What do you notice? Can you see a pattern?
Is there a quick way to work out how many rectangles there would be, for a counting stick with 100 sections? Or 1000? Or...
How can you be sure that what you have noticed will always be true?
Mathematicians aren't usually satisfied with a few examples to convince themselves that something is always true.
Can you provide an argument that would convince mathematicians?
Why do this problem?
This task encourages learners to connect geometrical and numerical ideas, and not to be put-off if a problem seems unmanageable at first. In this case, simplifying the task, generating different examples and then looking for patterns will give children the opportunity to make conjectures and develop mathematical arguments to prove or disprove them.
Possible approach
This problem featured in an NRICH Primary webinar in March 2022.
If you have a counting stick, you could use it to introduce the task, but it is not essential. Whether using a real stick or the photograph, give the whole group time to talk in pairs about what they see and what they might like to ask. Gather everyone together to share some of their observations and their questions, encouraging learners themselves to respond to the ideas of others. Try to welcome all contributions, even those that seem less mathematical!
If it hasn't come up naturally, lead into the idea of the stick being made up of rectangles by showing the image of the whole stick in blue and yellow (as opposed to the photograph). Ask the group how many rectangles they can see, and give them time to talk in pairs. Draw out the idea that there are many differently sized rectangles represented in the image and then allow time for pairs to count the total number. They may like to keep track of their thinking on a whiteboard or on paper, and it might be helpful for pairs to have a print out of this sheet which contains several copies of the whole counting stick.

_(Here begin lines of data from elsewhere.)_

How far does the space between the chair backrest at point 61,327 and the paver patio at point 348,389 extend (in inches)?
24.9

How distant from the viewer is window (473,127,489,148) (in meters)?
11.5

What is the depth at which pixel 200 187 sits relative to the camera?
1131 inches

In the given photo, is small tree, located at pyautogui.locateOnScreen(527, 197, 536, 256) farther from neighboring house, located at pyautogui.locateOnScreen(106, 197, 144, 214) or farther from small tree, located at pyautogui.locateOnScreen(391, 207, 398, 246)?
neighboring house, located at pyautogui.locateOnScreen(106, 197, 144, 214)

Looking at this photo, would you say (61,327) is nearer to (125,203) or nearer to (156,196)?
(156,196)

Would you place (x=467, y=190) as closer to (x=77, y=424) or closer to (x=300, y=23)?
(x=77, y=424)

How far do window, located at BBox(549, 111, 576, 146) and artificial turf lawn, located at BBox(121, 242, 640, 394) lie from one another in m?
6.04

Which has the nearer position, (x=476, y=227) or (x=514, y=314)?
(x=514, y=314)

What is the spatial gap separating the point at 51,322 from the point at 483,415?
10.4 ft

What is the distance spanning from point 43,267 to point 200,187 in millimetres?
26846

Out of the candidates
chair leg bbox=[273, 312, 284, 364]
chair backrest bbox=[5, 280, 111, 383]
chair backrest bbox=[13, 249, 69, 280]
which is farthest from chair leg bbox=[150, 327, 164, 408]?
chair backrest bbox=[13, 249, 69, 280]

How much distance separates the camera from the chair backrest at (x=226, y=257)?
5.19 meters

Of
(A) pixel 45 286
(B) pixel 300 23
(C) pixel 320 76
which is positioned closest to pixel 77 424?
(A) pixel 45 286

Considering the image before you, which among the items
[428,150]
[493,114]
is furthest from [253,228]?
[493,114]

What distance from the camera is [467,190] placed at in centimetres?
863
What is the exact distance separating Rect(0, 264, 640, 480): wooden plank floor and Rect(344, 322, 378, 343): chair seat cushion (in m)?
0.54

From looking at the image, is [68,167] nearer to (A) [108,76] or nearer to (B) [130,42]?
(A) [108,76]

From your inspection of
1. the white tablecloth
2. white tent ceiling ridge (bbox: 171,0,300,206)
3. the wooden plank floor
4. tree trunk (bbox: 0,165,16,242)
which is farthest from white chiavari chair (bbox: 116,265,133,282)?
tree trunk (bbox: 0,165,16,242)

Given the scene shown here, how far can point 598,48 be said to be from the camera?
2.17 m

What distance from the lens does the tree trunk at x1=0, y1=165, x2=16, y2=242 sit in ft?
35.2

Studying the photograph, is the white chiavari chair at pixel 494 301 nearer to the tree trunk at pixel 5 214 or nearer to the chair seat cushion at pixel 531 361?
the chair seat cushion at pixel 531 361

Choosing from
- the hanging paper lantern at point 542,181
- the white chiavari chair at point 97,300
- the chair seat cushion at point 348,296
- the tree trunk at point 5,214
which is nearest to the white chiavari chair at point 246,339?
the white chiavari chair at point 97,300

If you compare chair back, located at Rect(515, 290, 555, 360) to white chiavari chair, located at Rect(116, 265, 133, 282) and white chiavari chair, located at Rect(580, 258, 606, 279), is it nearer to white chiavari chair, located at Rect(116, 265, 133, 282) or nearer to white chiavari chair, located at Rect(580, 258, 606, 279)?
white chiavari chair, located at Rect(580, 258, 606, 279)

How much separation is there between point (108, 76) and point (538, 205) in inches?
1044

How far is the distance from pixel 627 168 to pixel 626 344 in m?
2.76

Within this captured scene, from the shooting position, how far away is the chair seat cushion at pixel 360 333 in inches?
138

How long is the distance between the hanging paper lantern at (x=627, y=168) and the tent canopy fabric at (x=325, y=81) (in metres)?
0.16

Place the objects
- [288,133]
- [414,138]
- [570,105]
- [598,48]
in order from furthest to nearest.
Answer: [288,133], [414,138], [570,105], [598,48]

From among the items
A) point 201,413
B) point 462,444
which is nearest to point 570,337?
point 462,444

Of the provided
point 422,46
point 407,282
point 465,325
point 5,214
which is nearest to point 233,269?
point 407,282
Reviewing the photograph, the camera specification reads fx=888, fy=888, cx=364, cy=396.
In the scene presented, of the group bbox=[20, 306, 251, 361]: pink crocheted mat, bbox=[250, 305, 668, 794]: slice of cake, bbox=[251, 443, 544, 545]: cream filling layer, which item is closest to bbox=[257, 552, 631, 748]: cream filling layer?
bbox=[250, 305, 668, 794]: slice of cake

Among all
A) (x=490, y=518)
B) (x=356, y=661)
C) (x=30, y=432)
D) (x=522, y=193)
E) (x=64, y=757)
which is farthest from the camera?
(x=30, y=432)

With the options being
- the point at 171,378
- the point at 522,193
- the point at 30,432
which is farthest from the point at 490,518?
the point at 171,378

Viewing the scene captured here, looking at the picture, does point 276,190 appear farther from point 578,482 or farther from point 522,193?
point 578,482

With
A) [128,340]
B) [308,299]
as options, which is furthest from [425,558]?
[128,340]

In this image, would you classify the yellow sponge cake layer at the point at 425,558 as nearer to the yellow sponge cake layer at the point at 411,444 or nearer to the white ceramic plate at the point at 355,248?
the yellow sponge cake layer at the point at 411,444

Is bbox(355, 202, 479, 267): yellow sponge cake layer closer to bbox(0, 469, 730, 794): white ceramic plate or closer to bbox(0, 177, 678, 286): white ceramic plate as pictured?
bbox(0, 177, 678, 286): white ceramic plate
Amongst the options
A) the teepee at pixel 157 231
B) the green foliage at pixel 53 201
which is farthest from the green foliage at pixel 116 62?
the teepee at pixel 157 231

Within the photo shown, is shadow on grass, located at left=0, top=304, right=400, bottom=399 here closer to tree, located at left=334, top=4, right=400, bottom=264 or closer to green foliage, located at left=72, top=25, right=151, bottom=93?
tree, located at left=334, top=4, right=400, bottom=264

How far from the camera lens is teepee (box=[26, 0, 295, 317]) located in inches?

The intention here is that learners struggle to keep track. This is deliberate so don't leave them floundering for too long, instead draw everyone together and invite comments. Listen out for those who are trying to make sure they find all the rectangles, but who are perhaps struggling to work systematically. Ask the class what we can do about this. There seem to be so many rectangles...
The idea of simplifying a task may not be one that is familiar with your learners - it will depend on their experiences. You may like to reveal Max's suggestion on screen and read it out loud. Give everyone time to take in Max's strategy and encourage pupils to ask questions if they are not sure what Max means. You may like to distribute the work amongst the class so that some pairs work on sticks that are four small rectangles long, while others work on five/six. You can encourage pairs to check with another pair that they agree on the total before recording on the board for all to see. It may be useful to agree a common language for referring to the different sticks (e.g. a stick which is 1 long, or 2 long, meaning that it contains one very small rectangle or two very small rectangles).
Once you have agreed totals for four, five and six length sticks, ask the class what they notice. It may be helpful to tabulate the results so that they are in order (it would be useful to include the total number of rectangles for the smallest possible counting stick which only contains one small rectangle). Learners might express the pattern in different ways. Some may say that the total goes up by 1, then 2, then 3, then 4 etc. Others may notice that this could be expressed as 1, 1+2, 1+2+3, 1+2+3+4, 1+2+3+4+5... Others may recognise the totals (1, 3, 6, 10...) as triangular numbers. Use the pattern to predict the total for the full length counting stick (of ten small rectangles). You may like to refer to Carl Gauss' method for adding consecutive numbers quickly, see our article Clever Carl.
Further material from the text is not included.